▶
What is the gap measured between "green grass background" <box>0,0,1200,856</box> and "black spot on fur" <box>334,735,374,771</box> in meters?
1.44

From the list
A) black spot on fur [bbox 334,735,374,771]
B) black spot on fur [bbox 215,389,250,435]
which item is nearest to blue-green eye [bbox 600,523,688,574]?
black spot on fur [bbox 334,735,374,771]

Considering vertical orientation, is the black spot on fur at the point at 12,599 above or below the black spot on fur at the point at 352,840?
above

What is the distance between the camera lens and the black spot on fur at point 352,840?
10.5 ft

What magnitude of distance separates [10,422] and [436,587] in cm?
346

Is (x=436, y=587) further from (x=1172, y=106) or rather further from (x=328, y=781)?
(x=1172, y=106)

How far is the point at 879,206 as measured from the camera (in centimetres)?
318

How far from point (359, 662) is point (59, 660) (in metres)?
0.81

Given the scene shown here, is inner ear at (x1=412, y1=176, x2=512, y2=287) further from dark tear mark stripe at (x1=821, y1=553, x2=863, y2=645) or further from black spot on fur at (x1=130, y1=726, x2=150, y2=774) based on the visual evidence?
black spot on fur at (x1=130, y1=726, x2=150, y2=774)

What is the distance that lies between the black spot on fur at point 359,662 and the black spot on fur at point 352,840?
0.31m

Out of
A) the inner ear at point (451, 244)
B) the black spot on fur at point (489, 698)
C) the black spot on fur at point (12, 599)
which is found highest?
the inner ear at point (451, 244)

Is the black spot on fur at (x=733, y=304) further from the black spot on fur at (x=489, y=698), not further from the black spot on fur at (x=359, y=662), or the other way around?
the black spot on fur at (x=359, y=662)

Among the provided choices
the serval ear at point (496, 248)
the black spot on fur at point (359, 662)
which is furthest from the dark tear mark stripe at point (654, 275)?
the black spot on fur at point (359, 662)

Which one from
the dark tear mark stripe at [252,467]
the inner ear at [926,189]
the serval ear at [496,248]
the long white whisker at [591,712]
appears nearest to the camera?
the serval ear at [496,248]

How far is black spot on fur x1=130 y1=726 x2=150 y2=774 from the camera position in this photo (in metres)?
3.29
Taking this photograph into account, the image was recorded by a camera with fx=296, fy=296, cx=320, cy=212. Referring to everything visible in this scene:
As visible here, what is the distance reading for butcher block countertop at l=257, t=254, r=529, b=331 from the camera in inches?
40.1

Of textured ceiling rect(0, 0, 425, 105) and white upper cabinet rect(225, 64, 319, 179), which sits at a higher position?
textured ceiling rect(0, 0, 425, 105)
◀
*Instructions for the task:* Reproduce all of the records above, swapping "butcher block countertop" for "wooden kitchen counter" wherever it occurs and leaving every other character as it stands.

*Expected answer:*
What is the gap measured between "green grass background" <box>0,0,1200,856</box> and "black spot on fur" <box>334,735,374,771</box> in meters?
1.44

From the list
A) black spot on fur [bbox 334,735,374,771]
B) black spot on fur [bbox 215,389,250,435]
which item is nearest to blue-green eye [bbox 600,523,688,574]?
black spot on fur [bbox 334,735,374,771]

Considering vertical orientation, is the black spot on fur at the point at 12,599 above or below the black spot on fur at the point at 352,840?
above

What is the distance between the camera lens and the black spot on fur at point 352,840?
10.5 ft

What magnitude of distance separates [10,422] and [436,587] in cm?
346

Is (x=436, y=587) further from (x=1172, y=106) or rather further from (x=328, y=781)?
(x=1172, y=106)

How far is the point at 879,206 as measured from the camera (in centimetres)?
318

How far from point (359, 662) is point (59, 660) (in metres)?
0.81

Given the scene shown here, is inner ear at (x1=412, y1=176, x2=512, y2=287) further from dark tear mark stripe at (x1=821, y1=553, x2=863, y2=645) or further from black spot on fur at (x1=130, y1=726, x2=150, y2=774) based on the visual evidence?
black spot on fur at (x1=130, y1=726, x2=150, y2=774)

What is the distance that lies between the black spot on fur at point 359,662 and the black spot on fur at point 352,840?
0.31m

Out of
A) the inner ear at point (451, 244)
B) the black spot on fur at point (489, 698)
C) the black spot on fur at point (12, 599)
which is found highest?
the inner ear at point (451, 244)

Is the black spot on fur at (x=733, y=304) further from the black spot on fur at (x=489, y=698), not further from the black spot on fur at (x=359, y=662), or the other way around?
the black spot on fur at (x=359, y=662)

Among the provided choices
the serval ear at point (496, 248)
the black spot on fur at point (359, 662)
which is furthest from the dark tear mark stripe at point (654, 275)?
the black spot on fur at point (359, 662)

Which one from
the dark tear mark stripe at [252,467]
the inner ear at [926,189]
the serval ear at [496,248]
the long white whisker at [591,712]
appears nearest to the camera?
the serval ear at [496,248]

How far is black spot on fur x1=130 y1=726 x2=150 y2=774 from the camera position in this photo (in metres)?
3.29
Taking this photograph into account, the image was recorded by a camera with fx=296, fy=296, cx=320, cy=212. Referring to everything visible in this scene:
As visible here, what is the distance reading for wooden kitchen counter at l=257, t=254, r=529, b=331 from the camera in inches?
40.1

Of textured ceiling rect(0, 0, 425, 105) and white upper cabinet rect(225, 64, 319, 179), which sits at a higher position?
textured ceiling rect(0, 0, 425, 105)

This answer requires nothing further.